- [READING TEXT]
◇ ◇ ◇ ◇ ◇

Vaccines and Immunotherapy

Vaccine Plus Herceptin for HER2-Positive Breast Cancer

Combination Immunotherapy With Herceptin and the HER2 Vaccine E75 in Low and Intermediate HER2-expressing Breast Cancer Patients to Prevent Recurrence (NCT01570036)

Summary

Researchers are investigating whether vaccines can play a role in cancer treatment. Trastuzumab (Herceptin®) is used to treat HER2-positive breast cancer. NeuVax® is a vaccine that uses the E75 peptide, which is a piece of the HER2 protein, to get the immune system to identify and kill HER2-positive cancer cells. GM-CSF is a substance added to the vaccine to improve the immune response. This trial will look at whether Herceptin along with the NeuVax vaccine is better than Herceptin alone at preventing recurrence in patients with stage I-III breast cancer who are at high risk for recurrence. To be eligible, participants must have breast cancer with tumors that express low (1+) or intermediate (2+) levels of HER2.
This is a Phase II trial

A Vaccine to Treat HER2+ Advanced Breast Cancer

A Phase I Study of an Adenoviral Transduced Autologous Dendritic Cell Vaccine Expressing Human HER2/Neu ECTM in Adults With Tumors With 1-3+ HER2/Neu Expression (NCT01730118)

◇ ◇ ◇ ◇ ◇

- [ENTRIES SUPPLIED]
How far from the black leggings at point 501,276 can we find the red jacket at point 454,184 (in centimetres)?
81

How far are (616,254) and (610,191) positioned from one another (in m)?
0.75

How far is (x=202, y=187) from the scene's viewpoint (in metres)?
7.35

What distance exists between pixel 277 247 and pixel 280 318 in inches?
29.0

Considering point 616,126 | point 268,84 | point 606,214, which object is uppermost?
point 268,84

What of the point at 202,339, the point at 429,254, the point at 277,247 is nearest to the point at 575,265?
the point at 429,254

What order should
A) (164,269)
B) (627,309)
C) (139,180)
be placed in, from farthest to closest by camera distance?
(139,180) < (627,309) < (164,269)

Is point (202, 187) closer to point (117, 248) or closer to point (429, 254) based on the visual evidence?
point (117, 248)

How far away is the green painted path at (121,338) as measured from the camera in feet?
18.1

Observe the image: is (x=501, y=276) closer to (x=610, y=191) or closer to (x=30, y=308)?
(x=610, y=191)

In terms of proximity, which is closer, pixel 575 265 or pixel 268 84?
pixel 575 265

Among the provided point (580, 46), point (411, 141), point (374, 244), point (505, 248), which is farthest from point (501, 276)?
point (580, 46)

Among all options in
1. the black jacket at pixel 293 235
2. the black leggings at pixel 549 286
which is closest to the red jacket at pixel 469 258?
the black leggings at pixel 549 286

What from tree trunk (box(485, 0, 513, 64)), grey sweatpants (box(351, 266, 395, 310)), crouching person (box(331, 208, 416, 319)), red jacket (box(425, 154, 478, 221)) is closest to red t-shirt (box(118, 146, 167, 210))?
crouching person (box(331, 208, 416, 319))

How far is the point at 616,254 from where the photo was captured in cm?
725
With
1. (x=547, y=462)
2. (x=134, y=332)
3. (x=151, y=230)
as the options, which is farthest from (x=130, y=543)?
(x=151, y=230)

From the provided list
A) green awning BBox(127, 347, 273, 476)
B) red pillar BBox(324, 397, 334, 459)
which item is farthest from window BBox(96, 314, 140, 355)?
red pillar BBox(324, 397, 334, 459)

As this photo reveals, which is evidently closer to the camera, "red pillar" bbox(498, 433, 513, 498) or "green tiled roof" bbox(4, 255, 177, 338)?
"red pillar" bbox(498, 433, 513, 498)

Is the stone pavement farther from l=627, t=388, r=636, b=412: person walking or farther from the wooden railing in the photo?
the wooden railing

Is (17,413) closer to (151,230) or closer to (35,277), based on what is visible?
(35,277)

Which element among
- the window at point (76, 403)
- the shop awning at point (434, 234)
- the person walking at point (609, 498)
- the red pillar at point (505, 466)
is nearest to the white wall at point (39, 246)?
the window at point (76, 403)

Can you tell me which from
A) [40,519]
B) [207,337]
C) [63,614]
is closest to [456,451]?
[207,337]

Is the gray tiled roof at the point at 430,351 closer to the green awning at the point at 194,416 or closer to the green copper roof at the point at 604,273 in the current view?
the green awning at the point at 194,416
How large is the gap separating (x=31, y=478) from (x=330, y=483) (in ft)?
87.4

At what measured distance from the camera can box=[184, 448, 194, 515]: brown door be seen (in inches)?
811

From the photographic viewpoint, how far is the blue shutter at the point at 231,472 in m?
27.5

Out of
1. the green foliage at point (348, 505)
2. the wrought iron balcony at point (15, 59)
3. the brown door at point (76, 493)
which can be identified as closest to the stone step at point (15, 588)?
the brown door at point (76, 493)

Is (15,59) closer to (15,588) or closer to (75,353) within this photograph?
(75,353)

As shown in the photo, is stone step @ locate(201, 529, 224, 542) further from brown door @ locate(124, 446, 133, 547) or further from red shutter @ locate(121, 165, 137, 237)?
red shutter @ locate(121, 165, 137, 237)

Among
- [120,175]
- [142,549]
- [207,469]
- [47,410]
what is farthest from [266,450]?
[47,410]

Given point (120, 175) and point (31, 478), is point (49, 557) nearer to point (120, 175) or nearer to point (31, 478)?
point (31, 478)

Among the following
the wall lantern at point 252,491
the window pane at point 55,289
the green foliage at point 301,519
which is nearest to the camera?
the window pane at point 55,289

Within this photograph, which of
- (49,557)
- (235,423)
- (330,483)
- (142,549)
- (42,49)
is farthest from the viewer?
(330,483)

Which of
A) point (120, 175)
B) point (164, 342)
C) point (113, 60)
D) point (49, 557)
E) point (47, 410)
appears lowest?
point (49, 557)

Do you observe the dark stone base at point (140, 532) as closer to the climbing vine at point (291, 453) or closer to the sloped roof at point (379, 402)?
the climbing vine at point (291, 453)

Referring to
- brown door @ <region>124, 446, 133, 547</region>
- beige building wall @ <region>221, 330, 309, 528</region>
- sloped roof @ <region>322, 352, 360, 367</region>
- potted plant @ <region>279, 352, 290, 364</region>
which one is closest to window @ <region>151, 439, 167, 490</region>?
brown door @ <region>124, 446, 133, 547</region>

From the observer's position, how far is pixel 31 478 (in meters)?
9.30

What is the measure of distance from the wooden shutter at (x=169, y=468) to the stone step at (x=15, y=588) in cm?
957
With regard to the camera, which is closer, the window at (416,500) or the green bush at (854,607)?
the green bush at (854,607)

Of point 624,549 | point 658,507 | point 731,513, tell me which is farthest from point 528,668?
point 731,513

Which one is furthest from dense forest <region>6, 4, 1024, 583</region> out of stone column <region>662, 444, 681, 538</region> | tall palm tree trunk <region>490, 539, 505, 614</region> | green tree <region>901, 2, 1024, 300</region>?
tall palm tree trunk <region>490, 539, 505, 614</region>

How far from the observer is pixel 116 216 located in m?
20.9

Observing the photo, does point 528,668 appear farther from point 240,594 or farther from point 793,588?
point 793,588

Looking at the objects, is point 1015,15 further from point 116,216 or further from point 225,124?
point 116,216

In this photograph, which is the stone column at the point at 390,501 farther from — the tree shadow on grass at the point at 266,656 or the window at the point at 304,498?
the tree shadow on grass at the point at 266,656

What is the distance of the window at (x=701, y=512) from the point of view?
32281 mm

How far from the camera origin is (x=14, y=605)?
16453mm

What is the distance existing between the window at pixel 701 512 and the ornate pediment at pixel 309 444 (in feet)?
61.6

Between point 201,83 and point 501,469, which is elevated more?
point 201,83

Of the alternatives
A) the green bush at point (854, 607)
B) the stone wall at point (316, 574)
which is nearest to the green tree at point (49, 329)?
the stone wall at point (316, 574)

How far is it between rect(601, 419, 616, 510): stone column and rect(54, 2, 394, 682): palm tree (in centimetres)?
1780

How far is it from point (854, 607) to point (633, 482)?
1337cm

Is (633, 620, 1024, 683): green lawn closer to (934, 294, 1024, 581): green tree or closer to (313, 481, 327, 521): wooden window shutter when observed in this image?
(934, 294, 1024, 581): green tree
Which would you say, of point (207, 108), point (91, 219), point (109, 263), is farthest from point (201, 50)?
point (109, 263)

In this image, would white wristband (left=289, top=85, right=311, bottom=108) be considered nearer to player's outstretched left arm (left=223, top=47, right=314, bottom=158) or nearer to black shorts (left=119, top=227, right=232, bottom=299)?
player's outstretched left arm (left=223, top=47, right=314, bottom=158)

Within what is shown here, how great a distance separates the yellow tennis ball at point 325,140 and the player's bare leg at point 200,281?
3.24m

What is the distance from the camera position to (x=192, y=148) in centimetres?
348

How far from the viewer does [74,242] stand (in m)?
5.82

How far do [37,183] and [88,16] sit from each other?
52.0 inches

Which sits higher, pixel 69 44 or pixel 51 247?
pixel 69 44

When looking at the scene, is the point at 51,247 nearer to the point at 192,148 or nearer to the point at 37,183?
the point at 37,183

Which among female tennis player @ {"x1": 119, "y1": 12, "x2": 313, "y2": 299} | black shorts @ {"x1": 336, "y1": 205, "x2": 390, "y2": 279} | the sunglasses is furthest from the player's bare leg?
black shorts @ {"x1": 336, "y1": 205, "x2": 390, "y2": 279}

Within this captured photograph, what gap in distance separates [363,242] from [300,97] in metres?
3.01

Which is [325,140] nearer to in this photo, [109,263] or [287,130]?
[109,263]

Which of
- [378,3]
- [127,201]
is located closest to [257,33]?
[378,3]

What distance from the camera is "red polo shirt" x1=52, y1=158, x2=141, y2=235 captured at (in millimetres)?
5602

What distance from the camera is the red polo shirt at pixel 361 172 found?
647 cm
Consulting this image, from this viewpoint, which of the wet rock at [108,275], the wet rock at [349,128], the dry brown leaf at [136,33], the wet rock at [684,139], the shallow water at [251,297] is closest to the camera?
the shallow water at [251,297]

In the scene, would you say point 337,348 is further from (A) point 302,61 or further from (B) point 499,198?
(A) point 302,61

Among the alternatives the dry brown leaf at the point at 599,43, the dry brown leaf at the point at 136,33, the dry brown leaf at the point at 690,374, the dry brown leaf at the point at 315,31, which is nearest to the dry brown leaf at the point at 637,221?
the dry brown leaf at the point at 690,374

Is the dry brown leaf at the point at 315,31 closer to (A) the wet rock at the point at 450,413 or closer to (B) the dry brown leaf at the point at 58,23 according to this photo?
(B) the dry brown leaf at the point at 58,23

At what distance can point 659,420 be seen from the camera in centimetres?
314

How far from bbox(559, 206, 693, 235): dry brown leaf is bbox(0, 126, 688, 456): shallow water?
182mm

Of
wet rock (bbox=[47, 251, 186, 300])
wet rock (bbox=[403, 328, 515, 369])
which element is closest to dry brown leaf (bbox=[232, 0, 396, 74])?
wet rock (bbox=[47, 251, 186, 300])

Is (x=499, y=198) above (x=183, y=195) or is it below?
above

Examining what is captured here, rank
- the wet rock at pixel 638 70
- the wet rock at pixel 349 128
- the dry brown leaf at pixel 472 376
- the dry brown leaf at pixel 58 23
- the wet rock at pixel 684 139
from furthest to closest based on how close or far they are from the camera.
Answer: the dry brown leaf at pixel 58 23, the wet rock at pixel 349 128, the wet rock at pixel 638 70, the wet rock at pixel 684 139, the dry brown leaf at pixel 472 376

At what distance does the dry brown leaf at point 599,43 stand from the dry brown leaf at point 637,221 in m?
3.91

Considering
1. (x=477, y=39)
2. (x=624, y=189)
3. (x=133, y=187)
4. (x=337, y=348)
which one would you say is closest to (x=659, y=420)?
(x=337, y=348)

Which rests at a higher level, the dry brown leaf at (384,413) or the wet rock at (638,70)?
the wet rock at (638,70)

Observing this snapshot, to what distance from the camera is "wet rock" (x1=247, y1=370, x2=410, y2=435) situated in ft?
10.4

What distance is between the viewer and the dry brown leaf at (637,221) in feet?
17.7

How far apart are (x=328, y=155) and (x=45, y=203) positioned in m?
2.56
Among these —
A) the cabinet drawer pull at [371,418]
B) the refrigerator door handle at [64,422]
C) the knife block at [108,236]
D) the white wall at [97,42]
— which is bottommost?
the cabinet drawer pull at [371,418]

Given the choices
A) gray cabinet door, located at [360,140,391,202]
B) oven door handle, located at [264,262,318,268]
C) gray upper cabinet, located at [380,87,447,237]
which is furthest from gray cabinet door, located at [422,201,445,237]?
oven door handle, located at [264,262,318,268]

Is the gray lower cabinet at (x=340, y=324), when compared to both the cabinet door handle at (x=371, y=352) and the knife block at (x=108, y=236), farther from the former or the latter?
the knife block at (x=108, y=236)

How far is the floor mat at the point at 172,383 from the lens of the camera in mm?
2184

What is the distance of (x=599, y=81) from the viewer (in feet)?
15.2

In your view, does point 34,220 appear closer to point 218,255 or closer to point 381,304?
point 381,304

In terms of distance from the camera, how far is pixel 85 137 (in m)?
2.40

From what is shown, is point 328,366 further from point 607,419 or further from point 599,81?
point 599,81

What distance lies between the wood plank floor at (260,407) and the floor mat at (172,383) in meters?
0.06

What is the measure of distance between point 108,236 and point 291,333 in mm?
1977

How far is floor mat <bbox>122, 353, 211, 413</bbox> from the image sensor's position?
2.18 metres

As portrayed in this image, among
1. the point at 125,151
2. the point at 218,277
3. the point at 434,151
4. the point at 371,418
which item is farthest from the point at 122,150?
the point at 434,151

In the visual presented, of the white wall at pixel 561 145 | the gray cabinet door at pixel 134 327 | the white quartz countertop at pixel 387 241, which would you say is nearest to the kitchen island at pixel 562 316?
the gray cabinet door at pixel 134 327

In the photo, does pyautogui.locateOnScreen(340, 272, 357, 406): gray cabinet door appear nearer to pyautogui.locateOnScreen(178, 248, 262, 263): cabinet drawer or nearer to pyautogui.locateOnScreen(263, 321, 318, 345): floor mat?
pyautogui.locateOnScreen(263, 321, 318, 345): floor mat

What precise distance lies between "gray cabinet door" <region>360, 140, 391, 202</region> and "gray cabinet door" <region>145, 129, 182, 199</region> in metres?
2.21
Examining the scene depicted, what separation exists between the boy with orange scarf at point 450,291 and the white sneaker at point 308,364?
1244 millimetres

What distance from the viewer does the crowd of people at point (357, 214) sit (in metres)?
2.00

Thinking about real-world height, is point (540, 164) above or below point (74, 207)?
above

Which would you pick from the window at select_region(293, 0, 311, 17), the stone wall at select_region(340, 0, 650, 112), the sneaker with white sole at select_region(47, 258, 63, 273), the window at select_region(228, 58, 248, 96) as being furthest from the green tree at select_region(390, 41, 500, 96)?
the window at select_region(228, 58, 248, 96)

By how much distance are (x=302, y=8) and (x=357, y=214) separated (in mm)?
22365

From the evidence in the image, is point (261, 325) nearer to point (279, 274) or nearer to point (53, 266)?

◇ ◇ ◇ ◇ ◇

- [YOUR TASKS]
(A) Rewrite the passage of the text on vaccines and immunotherapy from "A Phase I Study" up to and including "HER2/Neu Expression (NCT01730118)", changing "Adults" to "Patients".
(B) Continue the text on vaccines and immunotherapy, picking up right after its final line.

- [RESPONSES IN ORDER]
(A)
A Phase I Study of an Adenoviral Transduced Autologous Dendritic Cell Vaccine Expressing Human HER2/Neu ECTM in Patients With Tumors With 1-3+ HER2/Neu Expression (NCT01730118)

(B)
Summary

Researchers are trying to develop new ways treat HER2+ metastatic breast cancer. One approach being studied is a vaccine that would teach the immune system to recognize and kill HER2+ cancer cells. The vaccine that is being used in this study is called AdHER2/neu dendritic cell vaccine. It is custom-made for each patient. This means that each patient's immune cells are collected and then used to produce a vaccine that is just for them. This vaccine is being studied in HER2+ breast cancer as well as other types of HER2+ solid tumors. (Ovarian, colon, non-small cell lung, renal cell, bladder and prostate cancer can also be HER2+.)
This is a Phase I trial

Taxotere & A New Immune Therapy in Metastatic Breast Cancer

A Phase II Double-Blinded, Randomized, Placebo-Controlled Study of Docetaxel in Combination With 1-methyl-D-tryptophan (Indoximod) in Metastatic Breast Cancer (NCT01792050)

Summary

Researchers are studying news types of drugs and new drug combinations that could be used to treat metastatic breast cancer. Docetaxel (Taxotere®) is routinely used to treat breast cancer. Indoximod is a new type of drug called an IDO pathway inhibitor. It works by blocking an enzyme called IDO that plays a role in the immune system. Laboratory studies suggest that giving IDO along with Taxotere can make the Taxotere more effective. The purpose of this study is to see whether combining Taxotere and Indoximod is more effective than using Taxotere alone in patients with metastatic breast cancer.
This is a Phase II trial

A Vaccine to Treat HER2-Positive Metastatic Breast Cancer

Phase II Study to Evaluate the Development of HER2/Neu (HER2)-Specific Memory T Cells After HER2 Peptide-based Vaccination in Patients With Advanced Stage Her2+ Breast Cancer (NCT01729884)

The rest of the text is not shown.